▶ [What you will do]
Copy the lines from the one containing "How far away from" through the last line, swapping "camera" for "lens" and changing nothing else.

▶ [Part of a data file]
- - - - - - -

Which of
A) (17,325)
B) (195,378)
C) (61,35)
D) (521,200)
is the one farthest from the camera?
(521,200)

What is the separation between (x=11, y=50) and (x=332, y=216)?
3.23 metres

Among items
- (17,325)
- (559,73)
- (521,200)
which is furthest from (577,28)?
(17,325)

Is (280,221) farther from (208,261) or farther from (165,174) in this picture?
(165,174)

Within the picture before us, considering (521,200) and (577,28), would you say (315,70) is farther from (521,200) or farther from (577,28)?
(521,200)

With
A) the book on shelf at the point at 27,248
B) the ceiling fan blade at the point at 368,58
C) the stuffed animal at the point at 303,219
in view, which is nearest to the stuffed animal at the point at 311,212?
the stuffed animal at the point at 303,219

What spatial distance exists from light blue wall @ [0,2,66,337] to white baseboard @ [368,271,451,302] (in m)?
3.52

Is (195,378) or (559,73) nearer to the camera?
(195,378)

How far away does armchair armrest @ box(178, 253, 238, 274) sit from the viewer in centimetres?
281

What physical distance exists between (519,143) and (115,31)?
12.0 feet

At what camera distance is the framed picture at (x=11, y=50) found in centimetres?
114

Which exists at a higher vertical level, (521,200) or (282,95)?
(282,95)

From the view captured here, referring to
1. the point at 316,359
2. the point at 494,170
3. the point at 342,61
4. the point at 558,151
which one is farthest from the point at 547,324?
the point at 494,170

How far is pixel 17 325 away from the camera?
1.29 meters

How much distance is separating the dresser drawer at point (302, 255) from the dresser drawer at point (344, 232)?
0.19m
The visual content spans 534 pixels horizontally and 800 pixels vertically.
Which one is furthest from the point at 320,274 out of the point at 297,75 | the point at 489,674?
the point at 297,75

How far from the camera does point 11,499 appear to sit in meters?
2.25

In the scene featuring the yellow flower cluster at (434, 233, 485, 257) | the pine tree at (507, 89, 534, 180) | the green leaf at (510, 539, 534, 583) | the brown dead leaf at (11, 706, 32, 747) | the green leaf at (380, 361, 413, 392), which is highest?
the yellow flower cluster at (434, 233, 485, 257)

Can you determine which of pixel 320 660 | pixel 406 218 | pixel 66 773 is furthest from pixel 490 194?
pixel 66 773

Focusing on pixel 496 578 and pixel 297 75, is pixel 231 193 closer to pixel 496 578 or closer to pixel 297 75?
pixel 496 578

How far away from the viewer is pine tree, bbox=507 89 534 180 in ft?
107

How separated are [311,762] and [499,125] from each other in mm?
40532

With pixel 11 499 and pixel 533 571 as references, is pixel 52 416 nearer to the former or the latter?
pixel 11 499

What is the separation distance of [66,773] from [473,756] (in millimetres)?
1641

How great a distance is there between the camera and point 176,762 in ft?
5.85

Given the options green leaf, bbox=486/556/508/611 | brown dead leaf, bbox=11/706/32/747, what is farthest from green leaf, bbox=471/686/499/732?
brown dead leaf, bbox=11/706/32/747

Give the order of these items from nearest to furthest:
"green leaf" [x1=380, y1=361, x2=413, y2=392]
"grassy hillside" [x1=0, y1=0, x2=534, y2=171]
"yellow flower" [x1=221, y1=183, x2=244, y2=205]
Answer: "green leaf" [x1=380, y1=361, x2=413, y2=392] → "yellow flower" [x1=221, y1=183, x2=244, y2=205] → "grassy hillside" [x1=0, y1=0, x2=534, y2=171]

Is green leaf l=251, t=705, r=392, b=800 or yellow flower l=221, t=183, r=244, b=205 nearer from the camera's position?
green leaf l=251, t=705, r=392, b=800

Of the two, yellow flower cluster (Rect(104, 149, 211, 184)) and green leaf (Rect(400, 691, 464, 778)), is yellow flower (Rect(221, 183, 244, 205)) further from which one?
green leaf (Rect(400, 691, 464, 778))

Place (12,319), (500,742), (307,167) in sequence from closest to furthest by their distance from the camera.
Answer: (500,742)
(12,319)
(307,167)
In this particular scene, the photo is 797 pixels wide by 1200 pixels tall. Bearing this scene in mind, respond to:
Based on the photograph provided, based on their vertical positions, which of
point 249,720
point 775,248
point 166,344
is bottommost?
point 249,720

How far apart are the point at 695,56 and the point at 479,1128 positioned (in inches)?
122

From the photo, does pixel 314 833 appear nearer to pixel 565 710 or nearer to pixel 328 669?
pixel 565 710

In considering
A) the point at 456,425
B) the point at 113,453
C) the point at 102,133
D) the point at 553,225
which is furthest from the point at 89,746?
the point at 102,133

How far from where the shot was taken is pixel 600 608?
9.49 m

- - - - - - -

▶ [Completed exercise]
How far away from the viewer is pine tree, bbox=507 89 534 180 in ft?
107

How separated are [311,762] and [499,125] from each other in mm?
40532

With pixel 11 499 and pixel 533 571 as references, is pixel 52 416 nearer to the former or the latter?
pixel 11 499

What is the separation distance of [66,773] from [473,756] (in millimetres)?
1641

How great a distance is there between the lens and point 176,762 in ft?
5.85

Given the options green leaf, bbox=486/556/508/611 | brown dead leaf, bbox=11/706/32/747, what is farthest from green leaf, bbox=471/686/499/732?
brown dead leaf, bbox=11/706/32/747

Give the order of these items from nearest to furthest:
"green leaf" [x1=380, y1=361, x2=413, y2=392]
"grassy hillside" [x1=0, y1=0, x2=534, y2=171]
"yellow flower" [x1=221, y1=183, x2=244, y2=205]
Answer: "green leaf" [x1=380, y1=361, x2=413, y2=392] → "yellow flower" [x1=221, y1=183, x2=244, y2=205] → "grassy hillside" [x1=0, y1=0, x2=534, y2=171]

Is green leaf l=251, t=705, r=392, b=800 or yellow flower l=221, t=183, r=244, b=205 nearer from the lens's position?
green leaf l=251, t=705, r=392, b=800

Of the two, yellow flower cluster (Rect(104, 149, 211, 184)) and green leaf (Rect(400, 691, 464, 778)), is yellow flower (Rect(221, 183, 244, 205)) further from which one?
green leaf (Rect(400, 691, 464, 778))

Place (12,319), (500,742), (307,167) in sequence from closest to furthest by their distance from the lens.
Answer: (500,742)
(12,319)
(307,167)
In this particular scene, the photo is 797 pixels wide by 1200 pixels tall. Bearing this scene in mind, respond to:
Based on the photograph provided, based on their vertical positions, which of
point 249,720
point 775,248
point 166,344
is bottommost?
point 249,720

How far apart are the point at 695,56 and the point at 479,1128 positioned (in inches)?
122

From the photo, does pixel 314 833 appear nearer to pixel 565 710 or nearer to pixel 328 669?
pixel 565 710

In considering
A) the point at 456,425
B) the point at 113,453
C) the point at 102,133
D) the point at 553,225
which is furthest from the point at 89,746?
the point at 102,133

How far from where the shot was taken is pixel 600 608?
9.49 m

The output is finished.